Friday, September 11, 2009

Daily Anecdote: Big Ole Party

On October 1, China will celebrate its 60th birthday. That’s counting from 1949 when Mao Zedong announced the founding of the People’s Republic of China atop Tiananmen to an audience of 500,000 in the Square down below. Unless you’re deaf, mute, and blind, there’s no way you can be in Beijing and not have an idea of just how big this birthday bash is going to be.

Starting from September 12, stretches of Chang’an Street – the widest, longest, and most important of Beijing’s grand avenues that runs from East to West (through Tiananmen in the middle) – will be closed so the party organizers will have a chance to run rehearsals and set up for the big show. This also means that the Palace Museum, Tiananmen’s viewing levels, and a host of other central attractions in Beijing will stop receiving visitors. In terms of impact to tourism, this is equivalent to Paris shutting down the Louvre for more than two weeks or New York halting ferry service to Ellis Island and the Statue of Liberty.

Hey, if the government is taking such great pains to prepare for the big event it should be one hell of a spectacle, right? Yes, you can bet your Mao suit that it will be and you can see all of it…on your TV. Unlike Fourth of July parades and other national day festivities, Beijing’s bash is closed to the public. There’ll be a lot of people there (I would guess at least a thousand invitees), but all of them will be Very Very Very Important Persons (VVVIP) and people with to-die-for “guanxi” (connections). The average citizen won’t be able to get within miles of Tiananmen Square leading up to and on the big day itself. The Grand Hyatt and other hotels in the epicenter of action have been wholly booked out by the government. Hotels within viewing periphery are also out of the question – when a journalist called up to ask about the possibility of a room with a view he was met with an embarrassed laugh.

It’s not just the touristy areas that will be affected. Everyday life is also ramping up and changing shape as we head into national day.

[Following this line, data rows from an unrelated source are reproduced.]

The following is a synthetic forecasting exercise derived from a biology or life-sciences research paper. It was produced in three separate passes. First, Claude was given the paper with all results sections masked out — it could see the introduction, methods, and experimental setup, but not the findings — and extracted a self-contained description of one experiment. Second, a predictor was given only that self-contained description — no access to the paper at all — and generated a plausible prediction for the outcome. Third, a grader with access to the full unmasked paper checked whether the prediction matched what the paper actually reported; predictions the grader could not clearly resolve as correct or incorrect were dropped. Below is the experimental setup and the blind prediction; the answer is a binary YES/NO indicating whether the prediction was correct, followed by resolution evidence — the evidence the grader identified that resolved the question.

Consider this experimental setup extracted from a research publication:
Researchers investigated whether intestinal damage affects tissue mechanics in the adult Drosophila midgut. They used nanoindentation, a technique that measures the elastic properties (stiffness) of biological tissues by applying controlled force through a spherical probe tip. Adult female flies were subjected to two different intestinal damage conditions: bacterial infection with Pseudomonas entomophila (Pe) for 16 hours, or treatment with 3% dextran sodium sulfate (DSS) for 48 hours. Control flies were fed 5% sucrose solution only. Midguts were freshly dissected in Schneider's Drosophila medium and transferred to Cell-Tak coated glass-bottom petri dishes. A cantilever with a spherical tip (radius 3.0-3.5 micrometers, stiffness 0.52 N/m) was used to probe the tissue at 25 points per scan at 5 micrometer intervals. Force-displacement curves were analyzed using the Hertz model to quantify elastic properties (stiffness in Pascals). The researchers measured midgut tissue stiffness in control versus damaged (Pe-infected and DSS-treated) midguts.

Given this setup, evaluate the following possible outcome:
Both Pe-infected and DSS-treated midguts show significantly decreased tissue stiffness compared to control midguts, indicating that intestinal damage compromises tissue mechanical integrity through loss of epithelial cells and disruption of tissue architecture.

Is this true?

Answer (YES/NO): NO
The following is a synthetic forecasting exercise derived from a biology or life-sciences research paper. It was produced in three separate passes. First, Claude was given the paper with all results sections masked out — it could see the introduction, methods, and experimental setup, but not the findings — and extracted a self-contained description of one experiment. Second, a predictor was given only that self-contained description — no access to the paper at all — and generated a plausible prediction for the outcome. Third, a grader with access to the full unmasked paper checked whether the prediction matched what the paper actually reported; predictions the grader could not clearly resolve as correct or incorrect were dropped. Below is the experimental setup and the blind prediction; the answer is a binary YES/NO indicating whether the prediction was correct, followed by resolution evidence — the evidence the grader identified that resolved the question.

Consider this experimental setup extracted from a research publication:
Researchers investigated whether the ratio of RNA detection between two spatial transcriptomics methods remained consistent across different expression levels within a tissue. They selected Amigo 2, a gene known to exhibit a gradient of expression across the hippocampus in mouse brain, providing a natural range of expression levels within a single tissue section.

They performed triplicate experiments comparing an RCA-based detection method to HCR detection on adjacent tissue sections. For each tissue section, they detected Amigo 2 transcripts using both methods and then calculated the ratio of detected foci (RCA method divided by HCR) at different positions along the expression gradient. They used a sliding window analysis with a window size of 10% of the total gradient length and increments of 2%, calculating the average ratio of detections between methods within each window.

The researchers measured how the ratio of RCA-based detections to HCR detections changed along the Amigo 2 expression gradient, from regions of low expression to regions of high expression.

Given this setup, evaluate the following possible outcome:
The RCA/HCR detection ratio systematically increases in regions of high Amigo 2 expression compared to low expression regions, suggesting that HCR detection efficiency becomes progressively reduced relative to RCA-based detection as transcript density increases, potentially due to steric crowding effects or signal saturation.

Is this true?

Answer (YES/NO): NO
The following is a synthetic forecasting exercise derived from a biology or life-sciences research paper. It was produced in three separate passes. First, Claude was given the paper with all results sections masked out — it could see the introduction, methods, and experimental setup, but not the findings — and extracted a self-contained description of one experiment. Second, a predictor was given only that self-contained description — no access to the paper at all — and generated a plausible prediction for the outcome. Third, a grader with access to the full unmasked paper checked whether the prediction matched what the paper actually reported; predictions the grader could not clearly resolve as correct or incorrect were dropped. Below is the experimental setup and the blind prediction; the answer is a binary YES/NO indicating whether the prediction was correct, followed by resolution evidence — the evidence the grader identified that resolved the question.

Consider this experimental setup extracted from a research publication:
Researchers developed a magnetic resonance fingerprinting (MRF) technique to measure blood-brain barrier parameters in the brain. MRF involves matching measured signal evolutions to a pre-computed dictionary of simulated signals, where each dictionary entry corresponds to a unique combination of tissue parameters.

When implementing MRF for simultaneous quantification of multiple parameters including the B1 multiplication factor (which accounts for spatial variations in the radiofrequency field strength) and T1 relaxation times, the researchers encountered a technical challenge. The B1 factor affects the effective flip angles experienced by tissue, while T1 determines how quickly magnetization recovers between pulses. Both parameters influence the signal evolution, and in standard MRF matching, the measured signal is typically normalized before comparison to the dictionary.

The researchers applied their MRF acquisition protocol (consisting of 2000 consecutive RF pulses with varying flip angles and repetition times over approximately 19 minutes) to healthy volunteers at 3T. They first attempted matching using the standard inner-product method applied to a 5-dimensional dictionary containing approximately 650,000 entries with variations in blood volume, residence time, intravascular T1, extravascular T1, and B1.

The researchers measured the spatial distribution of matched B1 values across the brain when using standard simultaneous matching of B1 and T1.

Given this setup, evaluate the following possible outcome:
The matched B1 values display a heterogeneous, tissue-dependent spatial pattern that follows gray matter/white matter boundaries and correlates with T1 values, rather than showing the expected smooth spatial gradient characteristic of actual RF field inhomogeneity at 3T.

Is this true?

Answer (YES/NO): NO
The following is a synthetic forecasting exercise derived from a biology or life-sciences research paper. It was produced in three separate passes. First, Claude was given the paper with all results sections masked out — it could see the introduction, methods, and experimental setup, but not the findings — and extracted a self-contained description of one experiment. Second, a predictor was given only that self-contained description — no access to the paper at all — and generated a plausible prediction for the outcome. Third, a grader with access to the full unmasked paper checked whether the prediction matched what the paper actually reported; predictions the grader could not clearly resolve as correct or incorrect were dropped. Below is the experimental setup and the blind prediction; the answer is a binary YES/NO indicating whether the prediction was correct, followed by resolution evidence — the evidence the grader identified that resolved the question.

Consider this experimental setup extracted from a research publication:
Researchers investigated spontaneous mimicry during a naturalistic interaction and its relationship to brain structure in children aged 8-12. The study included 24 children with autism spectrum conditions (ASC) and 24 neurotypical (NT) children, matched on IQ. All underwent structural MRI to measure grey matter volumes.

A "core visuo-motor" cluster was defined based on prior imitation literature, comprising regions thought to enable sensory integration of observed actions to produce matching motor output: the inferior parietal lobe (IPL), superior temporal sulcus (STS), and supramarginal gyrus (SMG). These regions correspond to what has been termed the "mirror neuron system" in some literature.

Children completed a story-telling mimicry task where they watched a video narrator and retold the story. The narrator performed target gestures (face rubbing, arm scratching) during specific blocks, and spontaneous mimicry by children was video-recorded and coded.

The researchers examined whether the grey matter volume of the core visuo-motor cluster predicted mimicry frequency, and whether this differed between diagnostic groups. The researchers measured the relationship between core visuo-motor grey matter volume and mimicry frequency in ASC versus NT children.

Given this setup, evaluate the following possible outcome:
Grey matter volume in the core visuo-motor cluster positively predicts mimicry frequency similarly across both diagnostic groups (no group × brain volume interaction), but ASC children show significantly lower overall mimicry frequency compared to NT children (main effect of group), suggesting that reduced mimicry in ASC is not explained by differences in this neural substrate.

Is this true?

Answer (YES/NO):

The judicial centers that receive millions of petitioners – most of them desperately poor and having travelled great distances across the country to bring their grievances to the capital – have closed. Without a place to go and having some idea of how to get their sad stories heard, the petitioners have taken to milling about in front of the China Central Television (CCTV) headquarters. The evening news and important daytime radio programs are already starting to recite the litany of key messages that will be harped on during the national day address. Last night I heard an unequivocal radio report on an exhibit of the recent ethnic violence in Xinjiang. On smaller issues, even before rehearsals start, congestion is increasingly common as roads are cleared for scores of official vehicles to pass through. Last week, I sat at an intersection 500 meters away from my apartment for twenty minutes watching with dull boredom as fifty or so squeaky new (and empty) buses whizzed by with uniform speed and flashing lights. I can only guess that these are the cars that will transport performers or VIPs (for the VVVIPs will surely have classier rides). Word on the street is that President Hu Jintao will arrive at the jubilee in a 17-foot stretch limo. Bling bling, that’s how the socialists roll these days.

No question about it, it’s going to be one fantastic shindig, communist style. Tens of thousands of performers will showcase their skills for precisely choreographed dance and musical praise of our great nation. An equally impressive number of army, air force, and navy men will also undoubtedly be strutting their stuff in awesome military parades. And if I remember correctly from my days as a Young Pioneer (I still have my red neckerchief) and as class monitor at Shuangyushu Elementary, there’ll be a bigger array of brightly colored flora arranged in appropriate motifs or spelling out sprightly messages (“Ecstatically Celebrate the Motherland!” perhaps) than any world class botanical garden has ever seen. Elsewhere, in Shanghai and Guangzhou I presume, there will be public celebrating, parties and events at entertainment establishments. But here in Beijing, the partying is for the Party members, everyone else is encouraged to be home. And that’s where I’ll be, at home, on my couch, tuning into a historical show.